Dandelion:  Pharmaceutical diuretics flush needed potassium out of our bodies. Many people on pharma diuretics have to take potassium supplements. Dandelion leaf, a very efficient diuretic, brings potassium, among many other nutrients, into our bodies!  Dandelion roots are an herbal specific for liver nourishment and detoxification. Our livers are our foot-lockers, storing many of the chemical pollutants we breathe in or ingest. The liver tries to isolate those compounds it can't easily break down, shielding other parts of the body from toxic build-up of these molecules. But the liver, like a foot-locker, can't expand indefinitely, to store an infinite amount of "junk."
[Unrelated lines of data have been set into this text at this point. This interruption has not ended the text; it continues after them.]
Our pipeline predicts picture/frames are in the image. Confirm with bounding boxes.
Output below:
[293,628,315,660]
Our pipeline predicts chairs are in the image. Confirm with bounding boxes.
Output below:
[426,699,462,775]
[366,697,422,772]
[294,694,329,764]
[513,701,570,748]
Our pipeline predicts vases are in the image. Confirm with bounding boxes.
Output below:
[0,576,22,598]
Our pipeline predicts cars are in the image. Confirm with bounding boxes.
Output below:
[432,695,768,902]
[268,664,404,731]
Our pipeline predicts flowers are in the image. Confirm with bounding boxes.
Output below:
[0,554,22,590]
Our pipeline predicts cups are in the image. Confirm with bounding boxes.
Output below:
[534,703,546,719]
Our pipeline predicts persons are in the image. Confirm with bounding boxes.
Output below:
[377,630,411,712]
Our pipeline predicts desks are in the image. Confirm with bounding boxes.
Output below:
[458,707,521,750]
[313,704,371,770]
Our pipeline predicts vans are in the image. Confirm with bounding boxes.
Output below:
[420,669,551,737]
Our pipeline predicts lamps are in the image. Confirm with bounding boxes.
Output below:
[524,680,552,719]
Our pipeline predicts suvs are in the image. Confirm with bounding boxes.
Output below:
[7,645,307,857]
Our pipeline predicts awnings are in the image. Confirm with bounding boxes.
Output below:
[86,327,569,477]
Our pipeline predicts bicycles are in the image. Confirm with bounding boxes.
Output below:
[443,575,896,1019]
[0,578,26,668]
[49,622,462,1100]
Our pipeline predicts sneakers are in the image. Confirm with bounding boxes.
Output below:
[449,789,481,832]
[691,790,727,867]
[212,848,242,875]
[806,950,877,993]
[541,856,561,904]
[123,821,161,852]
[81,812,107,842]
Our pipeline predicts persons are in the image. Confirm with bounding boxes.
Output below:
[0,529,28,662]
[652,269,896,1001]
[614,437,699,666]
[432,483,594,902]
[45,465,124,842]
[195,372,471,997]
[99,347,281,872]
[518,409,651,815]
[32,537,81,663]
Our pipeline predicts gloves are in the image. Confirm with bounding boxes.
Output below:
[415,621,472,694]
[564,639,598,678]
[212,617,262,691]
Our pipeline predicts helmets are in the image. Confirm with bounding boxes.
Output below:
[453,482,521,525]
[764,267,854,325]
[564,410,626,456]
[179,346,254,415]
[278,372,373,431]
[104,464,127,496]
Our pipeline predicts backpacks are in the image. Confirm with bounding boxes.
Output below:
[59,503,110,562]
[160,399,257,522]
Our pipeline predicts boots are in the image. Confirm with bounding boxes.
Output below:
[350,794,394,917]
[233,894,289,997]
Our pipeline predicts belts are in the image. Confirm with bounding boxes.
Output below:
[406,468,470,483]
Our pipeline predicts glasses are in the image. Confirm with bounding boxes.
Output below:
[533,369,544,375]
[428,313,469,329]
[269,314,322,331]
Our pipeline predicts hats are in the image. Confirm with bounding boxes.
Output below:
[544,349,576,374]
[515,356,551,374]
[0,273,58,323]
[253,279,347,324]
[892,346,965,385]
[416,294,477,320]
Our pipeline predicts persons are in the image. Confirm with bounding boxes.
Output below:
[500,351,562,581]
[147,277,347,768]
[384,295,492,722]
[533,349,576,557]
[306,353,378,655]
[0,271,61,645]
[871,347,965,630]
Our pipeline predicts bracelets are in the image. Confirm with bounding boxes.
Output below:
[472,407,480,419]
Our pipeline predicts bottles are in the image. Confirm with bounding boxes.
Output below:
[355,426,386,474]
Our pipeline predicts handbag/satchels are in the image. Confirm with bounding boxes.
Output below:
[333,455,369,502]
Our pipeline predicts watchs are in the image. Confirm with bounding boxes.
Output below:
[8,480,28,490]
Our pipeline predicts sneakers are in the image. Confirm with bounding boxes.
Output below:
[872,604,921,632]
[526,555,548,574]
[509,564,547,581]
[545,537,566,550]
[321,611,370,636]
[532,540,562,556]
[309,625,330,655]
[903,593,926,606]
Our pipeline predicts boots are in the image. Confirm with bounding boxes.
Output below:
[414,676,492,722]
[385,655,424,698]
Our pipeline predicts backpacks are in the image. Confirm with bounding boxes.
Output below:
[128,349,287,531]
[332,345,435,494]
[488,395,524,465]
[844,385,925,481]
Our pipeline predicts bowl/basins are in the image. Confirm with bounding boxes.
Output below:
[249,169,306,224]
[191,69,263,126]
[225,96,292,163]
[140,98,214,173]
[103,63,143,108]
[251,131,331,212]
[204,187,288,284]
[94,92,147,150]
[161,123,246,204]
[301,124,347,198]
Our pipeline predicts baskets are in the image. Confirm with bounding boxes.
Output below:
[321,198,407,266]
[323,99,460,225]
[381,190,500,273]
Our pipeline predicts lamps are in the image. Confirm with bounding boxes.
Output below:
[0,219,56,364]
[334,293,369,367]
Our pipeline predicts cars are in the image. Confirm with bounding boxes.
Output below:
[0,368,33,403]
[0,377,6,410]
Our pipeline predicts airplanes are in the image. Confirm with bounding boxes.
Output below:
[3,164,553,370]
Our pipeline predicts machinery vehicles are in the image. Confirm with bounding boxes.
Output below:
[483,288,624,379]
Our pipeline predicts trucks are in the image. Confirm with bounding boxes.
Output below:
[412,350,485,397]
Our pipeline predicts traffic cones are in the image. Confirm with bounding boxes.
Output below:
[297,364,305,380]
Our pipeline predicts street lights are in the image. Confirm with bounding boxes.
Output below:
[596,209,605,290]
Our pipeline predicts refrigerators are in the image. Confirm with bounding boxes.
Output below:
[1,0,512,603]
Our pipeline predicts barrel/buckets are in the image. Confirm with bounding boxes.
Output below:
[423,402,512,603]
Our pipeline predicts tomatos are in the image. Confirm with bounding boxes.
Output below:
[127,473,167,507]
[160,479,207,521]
The word "invasive" is a word of warfare, of military tactics and counter-tactics. It has "spin," all right, just as "war on terror", "evil-doers" ( as a class of people) are words and phrases guaranteed to bring fear and loathing to any discussion. Even the much over-used and raw phrase, "blown away": how did it graduate from a term of horror, describing "bodies reduced to wet particles after a bomb has exploded," to mean "I was surprised," or "I was awed"? Has just plain over-use cleaned it up for parlor conversation? Let's not let the term "plant invasives" make us loathe and persecute plants, which may be among our last strategies for disease control. If we must use the term, "blown away," let's make a paradigm shift. Let's imagine, instead, dandelion seed-fluffs wafting in a zephyr breeze, ready to make new plants to help us heal. I think there's enough room on the earth for us all to share space.